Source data
::::::::::
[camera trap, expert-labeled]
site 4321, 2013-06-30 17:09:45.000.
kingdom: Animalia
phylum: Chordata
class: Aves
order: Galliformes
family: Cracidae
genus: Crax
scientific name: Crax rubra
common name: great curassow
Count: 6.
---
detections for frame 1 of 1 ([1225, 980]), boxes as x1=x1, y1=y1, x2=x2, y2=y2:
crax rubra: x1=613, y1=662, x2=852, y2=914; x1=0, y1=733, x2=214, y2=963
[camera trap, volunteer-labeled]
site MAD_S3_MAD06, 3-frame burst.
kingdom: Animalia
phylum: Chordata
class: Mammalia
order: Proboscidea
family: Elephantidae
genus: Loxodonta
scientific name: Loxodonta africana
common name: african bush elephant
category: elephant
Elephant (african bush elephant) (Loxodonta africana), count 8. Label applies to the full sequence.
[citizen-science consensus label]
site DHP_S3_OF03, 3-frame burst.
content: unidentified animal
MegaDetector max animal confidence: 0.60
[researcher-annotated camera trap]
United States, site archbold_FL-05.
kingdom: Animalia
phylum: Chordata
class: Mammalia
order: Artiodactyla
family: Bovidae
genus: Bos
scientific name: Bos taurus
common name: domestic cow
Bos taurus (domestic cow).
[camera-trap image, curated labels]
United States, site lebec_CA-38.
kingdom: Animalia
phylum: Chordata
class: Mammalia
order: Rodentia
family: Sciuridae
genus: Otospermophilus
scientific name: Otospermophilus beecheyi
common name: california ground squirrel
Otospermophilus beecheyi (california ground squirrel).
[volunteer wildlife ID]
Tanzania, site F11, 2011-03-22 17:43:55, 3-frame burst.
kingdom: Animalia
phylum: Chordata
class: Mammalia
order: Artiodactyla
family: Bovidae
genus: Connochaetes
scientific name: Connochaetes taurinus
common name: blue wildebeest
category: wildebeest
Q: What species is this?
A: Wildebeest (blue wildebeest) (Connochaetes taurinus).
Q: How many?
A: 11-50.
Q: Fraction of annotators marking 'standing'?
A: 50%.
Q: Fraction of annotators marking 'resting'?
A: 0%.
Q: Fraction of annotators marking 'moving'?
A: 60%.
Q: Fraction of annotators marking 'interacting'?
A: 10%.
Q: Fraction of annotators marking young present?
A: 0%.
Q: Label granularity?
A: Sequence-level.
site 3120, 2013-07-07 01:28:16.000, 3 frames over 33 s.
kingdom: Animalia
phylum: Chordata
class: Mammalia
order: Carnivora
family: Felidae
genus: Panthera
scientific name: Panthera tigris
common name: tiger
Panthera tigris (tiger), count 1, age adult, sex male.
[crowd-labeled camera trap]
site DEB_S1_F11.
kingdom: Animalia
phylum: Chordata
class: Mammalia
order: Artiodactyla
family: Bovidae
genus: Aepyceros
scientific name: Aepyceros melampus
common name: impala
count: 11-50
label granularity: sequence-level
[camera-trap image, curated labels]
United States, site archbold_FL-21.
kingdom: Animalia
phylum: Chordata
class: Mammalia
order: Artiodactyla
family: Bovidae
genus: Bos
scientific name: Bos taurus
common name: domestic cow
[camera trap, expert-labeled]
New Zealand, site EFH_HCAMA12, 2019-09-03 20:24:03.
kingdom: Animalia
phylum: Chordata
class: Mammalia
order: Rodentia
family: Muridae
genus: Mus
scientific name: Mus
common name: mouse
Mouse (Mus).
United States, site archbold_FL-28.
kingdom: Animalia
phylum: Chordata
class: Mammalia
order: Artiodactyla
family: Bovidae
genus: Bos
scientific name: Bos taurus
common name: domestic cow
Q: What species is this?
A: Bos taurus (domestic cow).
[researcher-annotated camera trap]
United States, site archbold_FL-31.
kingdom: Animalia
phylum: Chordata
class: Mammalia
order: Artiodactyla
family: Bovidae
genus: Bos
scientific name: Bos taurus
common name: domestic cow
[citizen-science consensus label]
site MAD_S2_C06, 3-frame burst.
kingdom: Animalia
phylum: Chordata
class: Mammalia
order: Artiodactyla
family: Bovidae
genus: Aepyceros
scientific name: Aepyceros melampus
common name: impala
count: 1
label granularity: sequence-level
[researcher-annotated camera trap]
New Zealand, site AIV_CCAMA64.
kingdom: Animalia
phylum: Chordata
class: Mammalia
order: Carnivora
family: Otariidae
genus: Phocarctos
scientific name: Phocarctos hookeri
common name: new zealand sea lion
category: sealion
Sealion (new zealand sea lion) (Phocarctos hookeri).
::::::::::
• Exercise instructions
Return the lines above that include the string "annotators".

• Expected answer
Q: Fraction of annotators marking 'standing'?
Q: Fraction of annotators marking 'resting'?
Q: Fraction of annotators marking 'moving'?
Q: Fraction of annotators marking 'interacting'?
Q: Fraction of annotators marking young present?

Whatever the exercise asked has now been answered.